The name of the game is the “Case Curve.” If we can come close to the China curve, here’s what we have to look forward to:
- Disney re-opening Shanghai Park
- Starbucks re-opened stores
- Apple re-opened stores
- Yum China opening 95% of restaurants.
Source: James Wong (LinkedIn)
There is a light at the end of the tunnel. We just hope that it’s a short tunnel…
Now onto the shorter term view for the General Market:
This week’s AAII Sentiment Survey result (Video Explanation) Bullish Percent ticked down to 32.90% from 34.35% last week. Bearish Percent ticked up to 52.07% from 51.15% last week. What is sitting in the back of my mind is the fact that while Bearish Percent is at/near an extreme level, the Bulls never got washed out in this crash.
The CNN “Fear and Greed” Index rose from 5 last week to 17 this week. The fear is slowly thawing and will move in fits and starts in coming weeks. You can learn how this indicator is calculated and how it works here: (Video Explanation)
And finally, this week the NAAIM (National Association of Active Investment Managers Index) (Video Explanation Here) dropped from 16.59% equity exposure last week, to 10.65% this week. Active managers will have to regain exposure in coming weeks as the worst of the news starts to move into the rear view mirror. We are not there yet. The worst news is still ahead but it will get better. It always does…

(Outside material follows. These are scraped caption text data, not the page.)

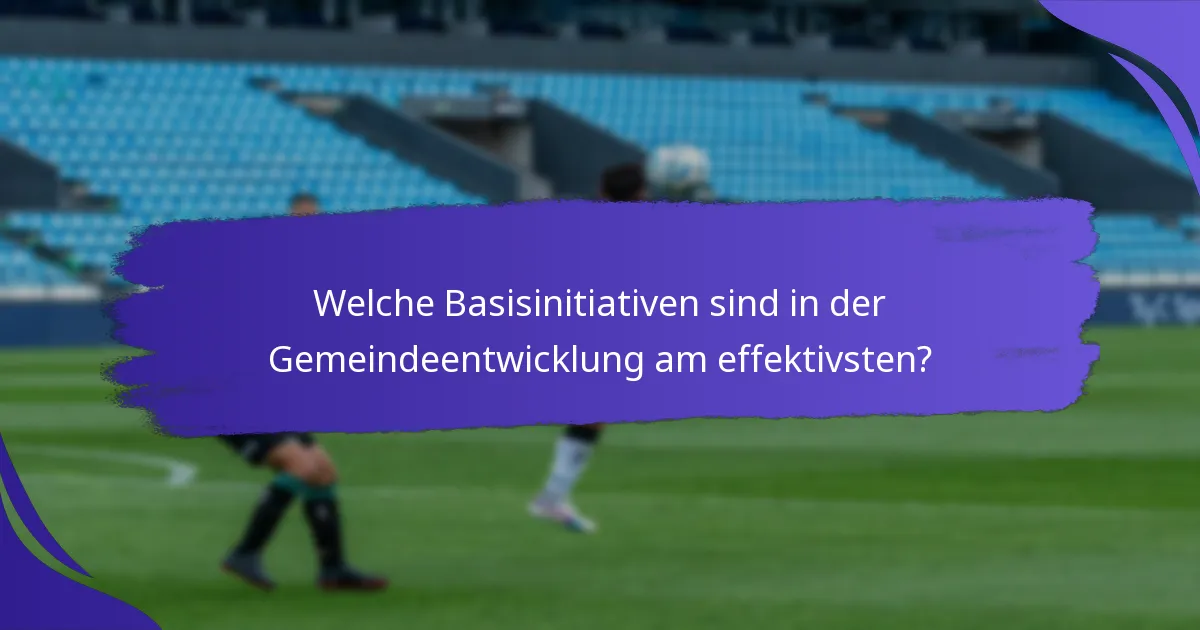 Welche Basisinitiativen sind in der Gemeindeentwicklung am effektivsten?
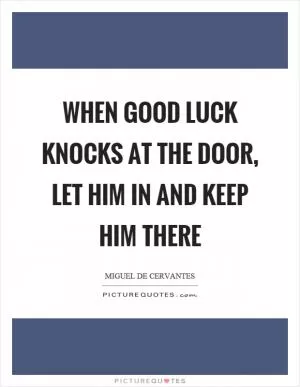 When good luck knocks at the door, let him in and keep him there Picture Quote #1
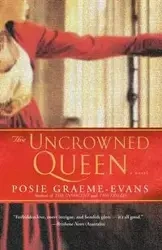 The Uncrowned Queen - Graeme-Evans Posie
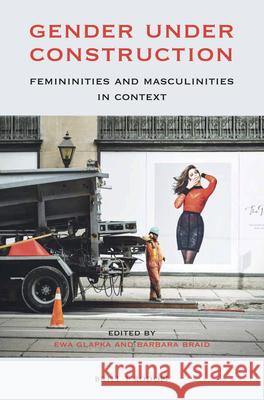Gender Under Construction: Femininities and Masculinities in Context Ewa Glapka Barbara Breid 9789004350762 Brill/Rodopi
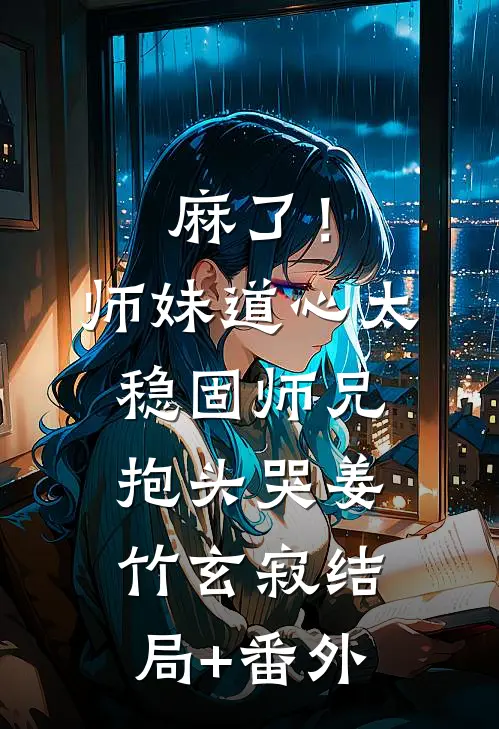 麻了！师妹道心太稳固，师兄抱头哭姜竹玄寂结局+番外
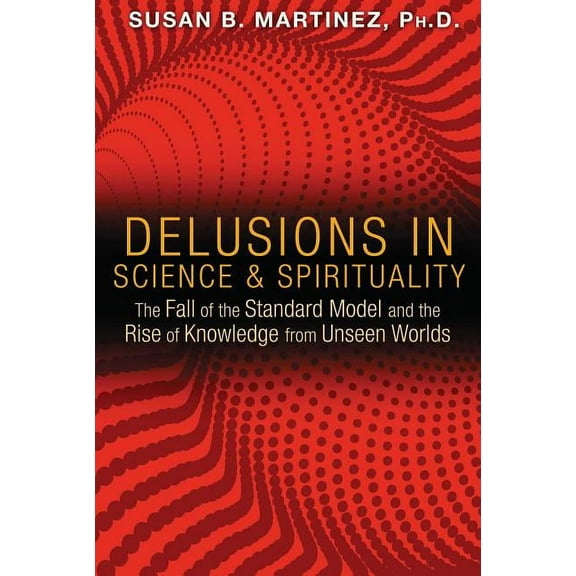 Delusions in Science and Spirituality : The Fall of the Standard Model and the Rise of Knowledge from Unseen Worlds (Paperback)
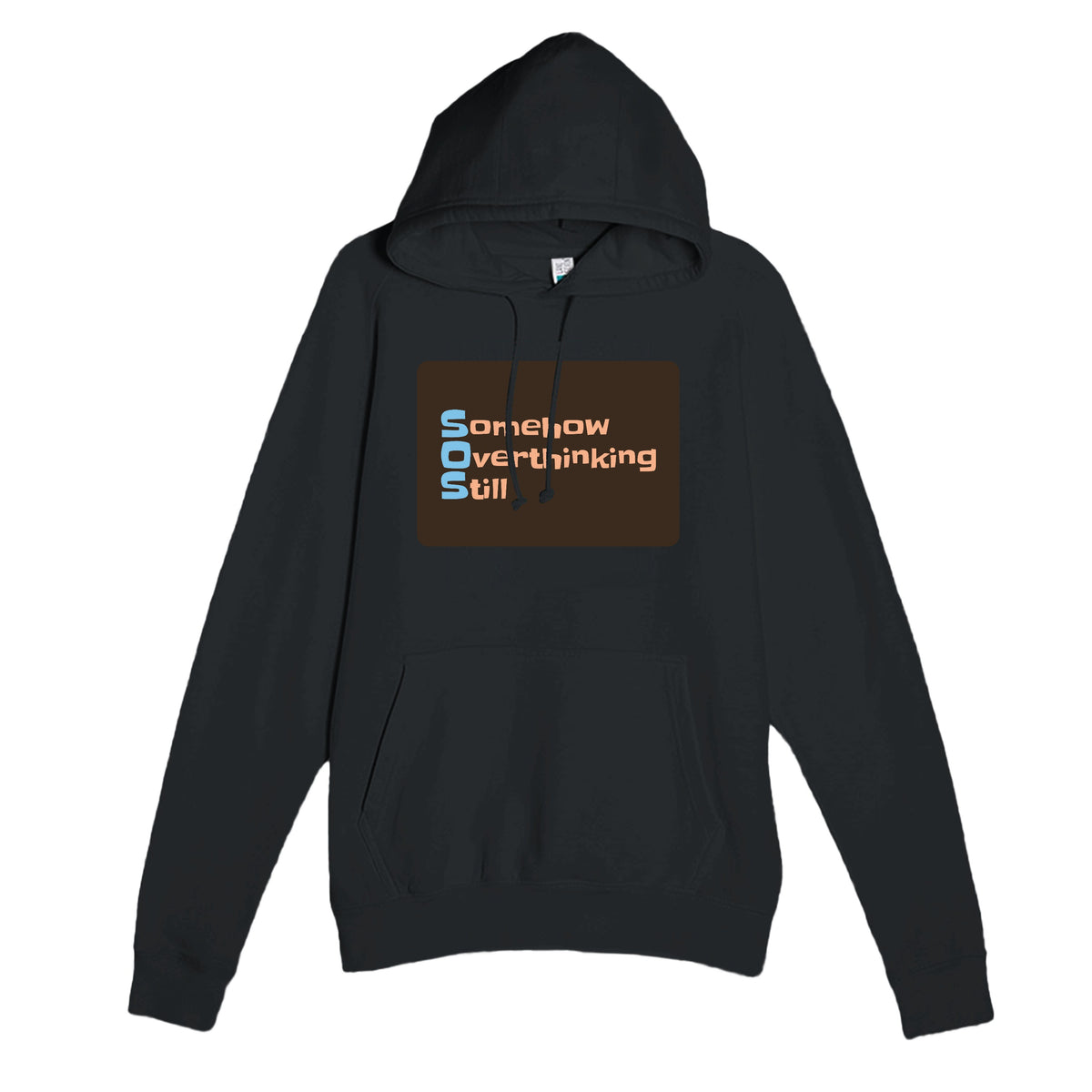 Somehow Overthinking Still — funny black unisex hoodie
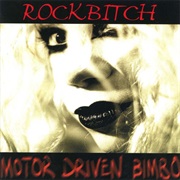 Rockbitch - Motor Driven Bimbo (1999)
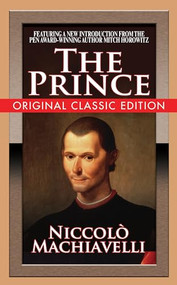 The Prince (Original Classic Edition) by Niccolo Machiavelli, Mitch Horowitx, 9781722502065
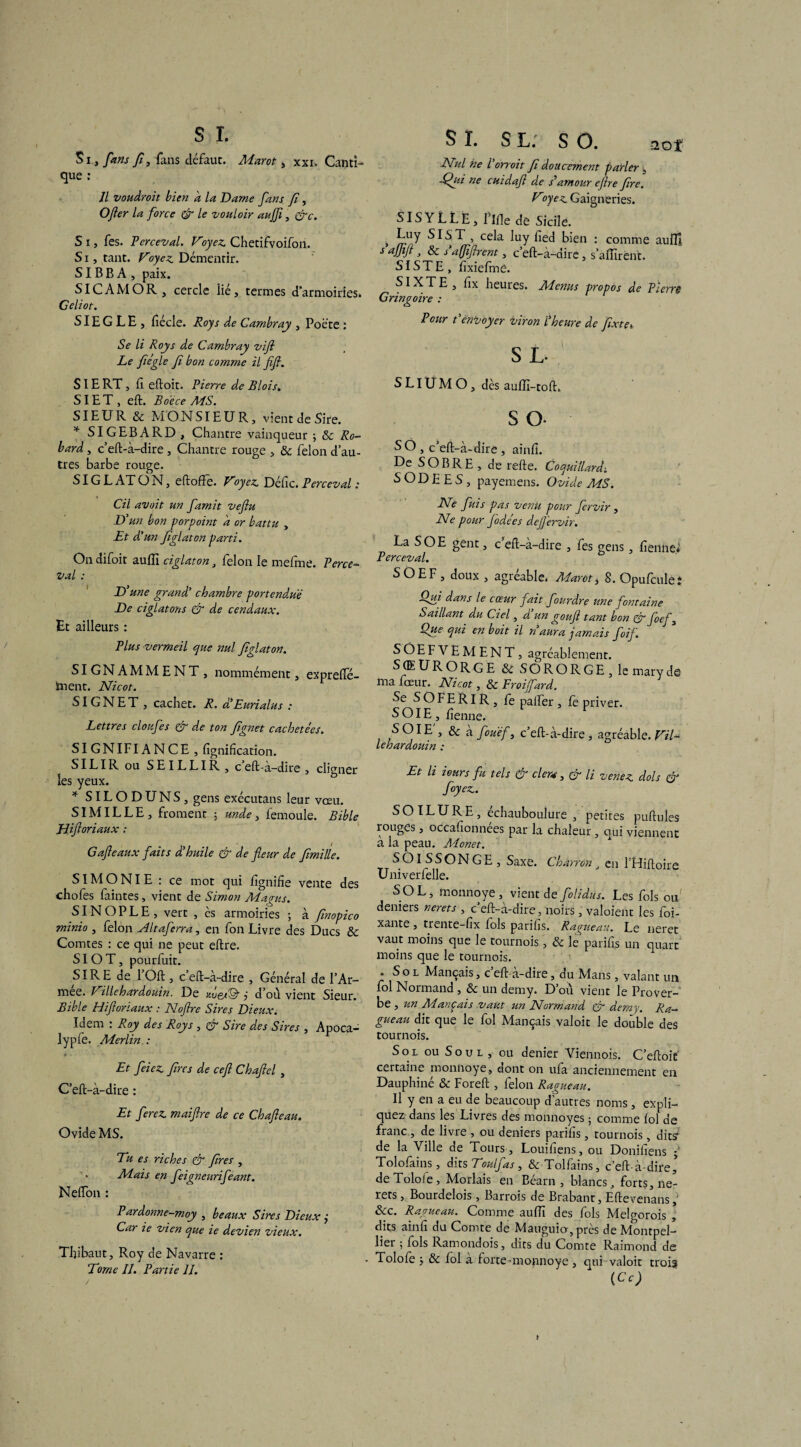 aof Si., fans fi, fans défaut. Marot, xxi. Canti¬ que : II voudroit bien à la Dame fans f, O fer la force & le vouloir aujf, &c. S i, fes. Perceval. Foyez. Chetifvoifon. S i, tant. Foyez Démentir. SIB B A , paix. SIC AM OR, cercle lié, termes d’armoiries. Celiot. SIE G L E , lîécle. Roy s de Cambray , Poète : Se li Roys de Cambray vifl Le fiégle fi bon comme il fifi. SIE RT , lî eftoit. Pierre de Blois, SIE T , eft. B de ce MS. SIEUR 8c MONSIEUR, vient de Sire. * SIGEBARD, Chantre vainqueur ; 8c Ro- bard, c’eft-à-dire , Chantre rouge , 8c félon d’au¬ tres barbe rouge. SIG L AT O N, eftoffe. Foyez Défie. Perceval : Cil avait un famit veftu D: 'un bon for point à or battu , Et d'un Jiglaton parti. On difoit auiïi ciglaton , félon le mefme. Perce* Val : D'une grand’ chambre portend.uë De ciglatons & de cendaux. Et ailleurs : Plus vermeil que nul Jiglat on. SIGNAMMENT , nommément, exprelfé- Sment. Nicot. SIGNET , cachet. R. d'Eurialus : Lettres cloufes & de ton fignet cachetées. SIGNIFIANCE , lignification. SILIR ou SEILLIR, c eft-à-dire , cligner les yeux. * SILODUNS, gens exécutans leur vœu. SIMILLE, froment 5 unde, iemoule. Bible Hiftoriaux : Gafieaux faits d'huile & de fleur de fimille. SIMONIE: ce mot qui fïgnifie vente des chofes faintes, vient de Simon Magns. SIN O P L E , vert , ès armoiries ; à finopico minio , félon xlltaferra, en fon Livre des Ducs 8c Comtes : ce qui ne peut eftre. SIOT, pourfuit. SIRE de 1 Oft, c eft-à-dire , Général de l’Ar- mee. Fillehardouin. De xûes® j d’où vient Sieur. Bible Hifloriaux : Noftre Sires Dieux. Idem : Roy des Roys , & Sire des Sires , Apoca- lypfe. Merlin : Et feiez fins de cefi Chaftel , C’eft-à-dire : Et ferez, maiftre de ce Chafteau. Ovide MS. Eu es riches & fret , . Mais en feigneurifeant. NefTon : Pardonne-moy , beaux Sires Dieux j Car ie vien que ie devien vieux. Thibaut, Roy de Navarre : Eorne IL Partie IL S I. s l. s O. Nul ne l’orroit f doucement parler, Eflii ne cuidaft de s*amour eflre fre. Foyez Gaigneries. SISYLLE, l’ifîe de Sicile. * SIST , cela luy lied bien : comme aufll s ajjifl, 8c s afliflrent, c eft-à-dire, s’allirent. SIS T E , f xiefme. SIXTE, lix heures. Menus propos de Pierre Gringoire : Pour t'envoyer viron l'heure de fxte S L- S LIU M O , des auffi-toft. S O- S O , c’eft-à-dire , ainlî. De SOBRE , de relie. Coquillarâ, S OD E E S, payemens. Ovide MS. Ne fuis pas venu pour fervir , Ne pour f ode es deflërvir. La SOE gênt, c eft-à-dire , fes gens, lîenne* Perceval. SOEF, doux , agréable. Adarot, 8. Qpulculeî Qui dans le coeur fait fourdre une fontaine Saillant du Ciel, d un goufl tant bon & foefl, Que qui en boit il n aura jamais foif. SOEFYEMENT, agréablement. S (E U R O R G E & SORORGE, le mary de ma feeur. Nicot, 8c Froifard. Se SOFERlR, fe palfer , le priver. SOIE, lîenne. , s & à fouëf, c’eft-à-dire, agréable. Fil* lehardouin : Et li iours fu tels & cl eu, & li venez dois & foyez. S O ILURE, échauboulure , petites pullules rouges, occafionnees par la chaleur, qui viennent a la peau. Monet. SOlSSONGE, Saxe. Charron, en FHiftoire Univerfelle. SOL, monnoye, vient de folidns. Les fols ou' deniers nerets , c'ell-à-dire, noirs , valoient les fi¬ xante , trente-fix lois parihs. Ragueau. Le neret vaut moins que le tournois, & le parifis un quart moins que le tournois. . Sol Mançais, c ell-a-dire, du Mans, valant un fol Normand, 8c un demy. D’où vient le Prover¬ be , un Mançais vaut un Normand & demy. Ra¬ gueau dit que le fol Mançais valoit le double des tournois. Soi ou Soûl, ou denier Viennois. C’eftoit certaine monnoye, dont on ufa anciennement en Dauphiné & Foreft , félon Ragueau. Il y en a eu de beaucoup d’autres noms , expli¬ quez dans les Livres des monnoyes ; comme loi de franc , de livre , ou deniers parilîs, tournois , dits de la Ville de Tours , Louiliens, ou Doniliens 5 Tolofains, dits Toulfas, &Tolfains, c’eft-à-dire’ de Tolofe , Morlais en Béarn, blancs, forts, ne- rets, Bourdelois , Barrois de Brabant, Eftevenans, &c. Ragueau. Comme aulTi des fols Melgorois , dits ainlî du Comte de Mauguio, près de Montpel¬ lier ; fols Ramondois, dits du Comte Raimond de . Tolofe j 8c fol a forte-monnoye , qui valoit trois (Ce) /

Our message for this week is similar to last week:
We are selectively and slowly adding to those stocks/sectors which are nearing valuation levels that we would define as “pricing in at/near the worst case scenario.”
Most stocks do not yet meet this measure (as the “worst case” is unlikely to materialize), but for those that do we are adding and will continue to do so as opportunity presents itself in coming days and weeks.